For as wary as I am of hyperbole, flawless is truly the only term I can use to describe the dining experience at this tiny pocket of a bistro. Too bad they’re closing in June. But seeing as this talented team promise they’re soon going to be opening up a new, bigger spot – and hopefully in the neighborhood – I’m giving myself permission to share my experience with you all, in hopes that you manage to get there in the next few weeks before Le Vaillant is no longer.
From the moment I stepped into this 16-seat bistro just off the Canal Saint-Martin, I was in love: with the mismatched glasses, the homey ambiance, the 90s-grooving tunes, and the short-and-sweet chalkboard menu of four appetizers, four mains, a cheese plate, and dessert from Claire Grumellon, who was in the kitchen that evening, though apparently she tag-teams with co-owner Geffrey Valot.
But this place isn’t all about vibes – far from it. The food delivered, beginning with this plate of braised fennel à la grenobloise (8 euros). Tender fennel danced with a buttery grenobloise sauce studded with capers and crispy croutons. There was a welcome kick of acidity from the lemon and fresh herbs that kept it from feeling in any way stodgy. A truly delicious dish of simple, seasonal ingredients perfect for the end of winter. (Is winter ending any time soon?)
Egg-mayo seems to be a staple at Le Vaillant, if Instagram is to be believed. The iteration on the menu on our visit was paired with smoked herring (8 euro), which appeared not just as a garnish atop each perfectly cooked egg half but also seemed to be infused into the generous mayonnaise. Those buttery croutons offered some welcome texture, and pretty carrot flowers and more fresh herbs lent a pop of color.
I couldn’t help but order the house-made pâté en croute, when I saw that it was studded with both boudin and apples (20 euros). It didn’t disappoint: Perfectly seasoned chunks of pork and black pudding benefitted from the sweetness of just the right dose of apple, all encased in some of the butteriest pastry I’ve ever had the pleasure of trying. That jumble of greens in the corner married baby arugula with tarragon for loads of peppery flavor to offset the richness, and a pile of pickled mustard seeds added just the right spiced, bitter note. I left some of my potatoes behind, but that was mainly so that I could save room for dessert.
But before we get there, can I get a standing ovation for one of the most creative vegetarian mains I’ve seen in a very long time? Massive roasted shallots stuffed with mushroom paste were settled atop a thick Comté cream. (20 euros)
A savory, buttery crumble and even more fresh herbs added texture and nuance to this dish, which was served in the perfect diminutive portion considering its richness. Truly exquisite.

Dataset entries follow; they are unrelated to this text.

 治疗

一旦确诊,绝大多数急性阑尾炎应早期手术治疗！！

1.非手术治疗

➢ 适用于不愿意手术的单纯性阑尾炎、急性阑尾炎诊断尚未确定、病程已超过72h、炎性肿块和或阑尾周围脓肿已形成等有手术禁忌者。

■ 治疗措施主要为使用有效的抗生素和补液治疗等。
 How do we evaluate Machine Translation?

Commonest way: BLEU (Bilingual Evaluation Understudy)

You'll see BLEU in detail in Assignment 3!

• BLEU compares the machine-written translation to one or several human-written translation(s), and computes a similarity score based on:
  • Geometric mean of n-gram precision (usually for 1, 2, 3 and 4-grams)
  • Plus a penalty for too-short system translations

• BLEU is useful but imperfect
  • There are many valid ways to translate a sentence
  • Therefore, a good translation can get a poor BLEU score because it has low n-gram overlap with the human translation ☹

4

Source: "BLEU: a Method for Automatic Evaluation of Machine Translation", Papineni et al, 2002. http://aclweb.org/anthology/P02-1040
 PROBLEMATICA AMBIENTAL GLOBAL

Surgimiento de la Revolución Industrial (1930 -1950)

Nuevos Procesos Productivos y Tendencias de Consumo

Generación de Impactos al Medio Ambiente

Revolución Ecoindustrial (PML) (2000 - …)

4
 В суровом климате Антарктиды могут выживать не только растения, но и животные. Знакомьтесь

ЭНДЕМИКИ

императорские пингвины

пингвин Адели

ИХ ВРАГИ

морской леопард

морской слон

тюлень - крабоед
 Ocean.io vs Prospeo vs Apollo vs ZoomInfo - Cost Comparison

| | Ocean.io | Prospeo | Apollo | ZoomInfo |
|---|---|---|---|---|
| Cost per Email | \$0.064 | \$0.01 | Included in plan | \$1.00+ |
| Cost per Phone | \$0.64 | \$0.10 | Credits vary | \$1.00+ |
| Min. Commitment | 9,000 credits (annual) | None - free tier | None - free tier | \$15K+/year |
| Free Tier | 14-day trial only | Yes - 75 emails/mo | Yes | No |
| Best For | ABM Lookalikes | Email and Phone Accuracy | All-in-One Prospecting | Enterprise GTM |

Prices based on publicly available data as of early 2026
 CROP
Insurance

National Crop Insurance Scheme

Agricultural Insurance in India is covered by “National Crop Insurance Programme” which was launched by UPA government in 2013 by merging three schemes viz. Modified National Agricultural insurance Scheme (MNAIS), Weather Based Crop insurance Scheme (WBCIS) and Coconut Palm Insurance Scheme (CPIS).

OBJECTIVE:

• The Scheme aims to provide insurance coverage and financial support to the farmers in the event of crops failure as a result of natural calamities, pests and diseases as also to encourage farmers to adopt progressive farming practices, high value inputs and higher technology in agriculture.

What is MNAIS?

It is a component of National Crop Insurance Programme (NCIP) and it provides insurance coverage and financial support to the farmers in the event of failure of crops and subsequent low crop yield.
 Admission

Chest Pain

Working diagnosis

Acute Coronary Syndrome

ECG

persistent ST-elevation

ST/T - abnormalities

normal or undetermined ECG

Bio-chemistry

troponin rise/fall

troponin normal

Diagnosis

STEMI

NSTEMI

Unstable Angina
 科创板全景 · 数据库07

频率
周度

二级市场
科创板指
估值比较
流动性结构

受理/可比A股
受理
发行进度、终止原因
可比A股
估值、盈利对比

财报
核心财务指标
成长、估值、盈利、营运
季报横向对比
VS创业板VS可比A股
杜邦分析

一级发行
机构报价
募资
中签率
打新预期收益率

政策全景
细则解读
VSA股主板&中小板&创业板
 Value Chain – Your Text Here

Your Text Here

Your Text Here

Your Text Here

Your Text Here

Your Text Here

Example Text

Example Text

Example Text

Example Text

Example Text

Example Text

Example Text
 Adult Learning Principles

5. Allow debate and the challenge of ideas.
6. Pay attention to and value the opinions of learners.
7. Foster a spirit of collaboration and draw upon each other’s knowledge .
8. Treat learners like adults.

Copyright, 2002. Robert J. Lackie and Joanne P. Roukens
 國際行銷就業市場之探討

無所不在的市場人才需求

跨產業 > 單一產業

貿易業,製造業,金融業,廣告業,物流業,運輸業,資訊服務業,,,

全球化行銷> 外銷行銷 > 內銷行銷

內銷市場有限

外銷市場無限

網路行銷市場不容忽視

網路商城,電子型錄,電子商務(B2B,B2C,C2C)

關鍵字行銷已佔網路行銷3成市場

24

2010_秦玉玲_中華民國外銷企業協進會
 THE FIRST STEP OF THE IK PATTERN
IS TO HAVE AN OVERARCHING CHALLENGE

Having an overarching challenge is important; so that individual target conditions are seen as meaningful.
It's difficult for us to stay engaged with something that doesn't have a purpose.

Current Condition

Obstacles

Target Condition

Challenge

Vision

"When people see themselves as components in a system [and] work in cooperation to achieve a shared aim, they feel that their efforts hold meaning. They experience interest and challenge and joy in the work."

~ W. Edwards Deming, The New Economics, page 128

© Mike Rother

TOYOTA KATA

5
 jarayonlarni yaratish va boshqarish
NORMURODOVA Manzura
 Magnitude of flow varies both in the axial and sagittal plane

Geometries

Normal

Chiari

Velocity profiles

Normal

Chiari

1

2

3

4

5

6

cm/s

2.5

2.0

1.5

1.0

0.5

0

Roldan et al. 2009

With just two dessert options, one of which was chocolate mousse, it wasn’t hard to pick a slice of this tarte tatin (8 euros) served with vanilla chantilly. Rather than the apple quarters I’m used to in this, perhaps my favorite classic French dessert, this tarte was made with thinly sliced apples burnished to just this side of burned. Richly caramelized with a welcome bitter note to offset the rich sweetness, the only mistake I made was in opting to share a portion.
This adorable bistro is currently just steps from my home, and I fully intend on reaping the benefits for as long as I’m able. I cannot wait to see where this talented couple land next!